YOUR INSTRUCTIONS :: Show every line of the items below that contains the word "centimetres", copying each line in full.

Spatial reasoning records
◇ ◇ ◇ ◇ ◇ ◇ ◇
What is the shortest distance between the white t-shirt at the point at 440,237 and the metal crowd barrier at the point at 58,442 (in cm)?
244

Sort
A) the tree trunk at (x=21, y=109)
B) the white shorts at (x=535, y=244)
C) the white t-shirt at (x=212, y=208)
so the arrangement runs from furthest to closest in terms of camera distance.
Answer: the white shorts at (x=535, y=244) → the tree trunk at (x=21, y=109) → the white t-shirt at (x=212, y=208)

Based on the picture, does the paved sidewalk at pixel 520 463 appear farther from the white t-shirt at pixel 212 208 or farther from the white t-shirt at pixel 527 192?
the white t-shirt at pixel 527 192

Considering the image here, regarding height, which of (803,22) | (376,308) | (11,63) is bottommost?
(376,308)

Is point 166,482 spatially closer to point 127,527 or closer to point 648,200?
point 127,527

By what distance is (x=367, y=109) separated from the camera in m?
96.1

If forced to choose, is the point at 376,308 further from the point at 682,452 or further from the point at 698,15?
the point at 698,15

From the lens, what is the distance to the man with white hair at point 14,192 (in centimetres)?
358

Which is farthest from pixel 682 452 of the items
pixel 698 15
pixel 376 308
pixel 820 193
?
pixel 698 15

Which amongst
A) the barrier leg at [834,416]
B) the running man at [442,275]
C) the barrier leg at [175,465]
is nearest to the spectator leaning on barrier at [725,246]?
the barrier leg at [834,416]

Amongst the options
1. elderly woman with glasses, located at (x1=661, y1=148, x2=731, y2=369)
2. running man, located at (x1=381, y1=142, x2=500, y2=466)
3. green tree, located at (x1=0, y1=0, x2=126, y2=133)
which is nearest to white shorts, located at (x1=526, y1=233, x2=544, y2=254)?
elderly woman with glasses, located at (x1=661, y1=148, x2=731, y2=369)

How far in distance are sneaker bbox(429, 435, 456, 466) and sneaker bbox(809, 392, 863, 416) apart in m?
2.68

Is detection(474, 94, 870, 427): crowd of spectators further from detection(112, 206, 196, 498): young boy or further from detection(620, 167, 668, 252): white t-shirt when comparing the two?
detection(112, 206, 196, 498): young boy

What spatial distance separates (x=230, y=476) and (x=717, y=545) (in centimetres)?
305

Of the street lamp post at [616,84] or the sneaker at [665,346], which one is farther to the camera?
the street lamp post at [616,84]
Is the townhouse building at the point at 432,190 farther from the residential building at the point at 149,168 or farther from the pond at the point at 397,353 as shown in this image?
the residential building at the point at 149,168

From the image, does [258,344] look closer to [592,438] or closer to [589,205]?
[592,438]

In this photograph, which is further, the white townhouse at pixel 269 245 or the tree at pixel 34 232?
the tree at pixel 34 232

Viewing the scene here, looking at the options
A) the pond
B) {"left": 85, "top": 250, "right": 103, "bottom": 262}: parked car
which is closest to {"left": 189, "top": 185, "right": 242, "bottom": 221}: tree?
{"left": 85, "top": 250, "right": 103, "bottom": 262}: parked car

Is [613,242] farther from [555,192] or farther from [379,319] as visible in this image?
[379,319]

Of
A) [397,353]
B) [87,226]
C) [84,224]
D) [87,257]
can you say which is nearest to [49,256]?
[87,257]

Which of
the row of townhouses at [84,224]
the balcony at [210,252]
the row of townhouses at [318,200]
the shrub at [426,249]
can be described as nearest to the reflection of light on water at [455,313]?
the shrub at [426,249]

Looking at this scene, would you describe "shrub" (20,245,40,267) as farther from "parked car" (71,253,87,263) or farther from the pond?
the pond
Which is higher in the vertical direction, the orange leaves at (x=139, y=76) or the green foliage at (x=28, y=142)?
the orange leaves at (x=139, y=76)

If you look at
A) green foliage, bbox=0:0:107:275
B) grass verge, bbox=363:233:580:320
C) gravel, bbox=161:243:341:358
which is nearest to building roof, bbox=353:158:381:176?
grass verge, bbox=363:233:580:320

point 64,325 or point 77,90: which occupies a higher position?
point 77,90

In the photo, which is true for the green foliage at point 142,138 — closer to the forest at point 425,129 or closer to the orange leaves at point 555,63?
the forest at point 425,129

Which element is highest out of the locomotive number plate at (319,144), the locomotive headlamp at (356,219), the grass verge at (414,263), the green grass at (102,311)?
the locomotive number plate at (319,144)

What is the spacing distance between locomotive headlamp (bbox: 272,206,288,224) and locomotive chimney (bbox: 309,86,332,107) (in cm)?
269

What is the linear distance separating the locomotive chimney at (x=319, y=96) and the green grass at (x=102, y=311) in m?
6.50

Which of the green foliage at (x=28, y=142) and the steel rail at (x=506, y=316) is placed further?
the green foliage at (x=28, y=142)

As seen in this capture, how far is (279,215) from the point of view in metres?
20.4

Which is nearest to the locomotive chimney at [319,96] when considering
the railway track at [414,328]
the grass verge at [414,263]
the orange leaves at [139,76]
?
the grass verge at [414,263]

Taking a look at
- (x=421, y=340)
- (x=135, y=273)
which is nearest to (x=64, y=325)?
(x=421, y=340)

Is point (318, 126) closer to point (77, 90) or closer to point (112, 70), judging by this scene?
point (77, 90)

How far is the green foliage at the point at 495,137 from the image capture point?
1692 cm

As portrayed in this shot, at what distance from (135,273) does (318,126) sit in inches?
◇ ◇ ◇ ◇ ◇ ◇ ◇
THE RESULT ::
From the lens, what is the distance to the man with white hair at point 14,192 (in centimetres)?
What spatial distance separates (x=230, y=476) and (x=717, y=545) (in centimetres)?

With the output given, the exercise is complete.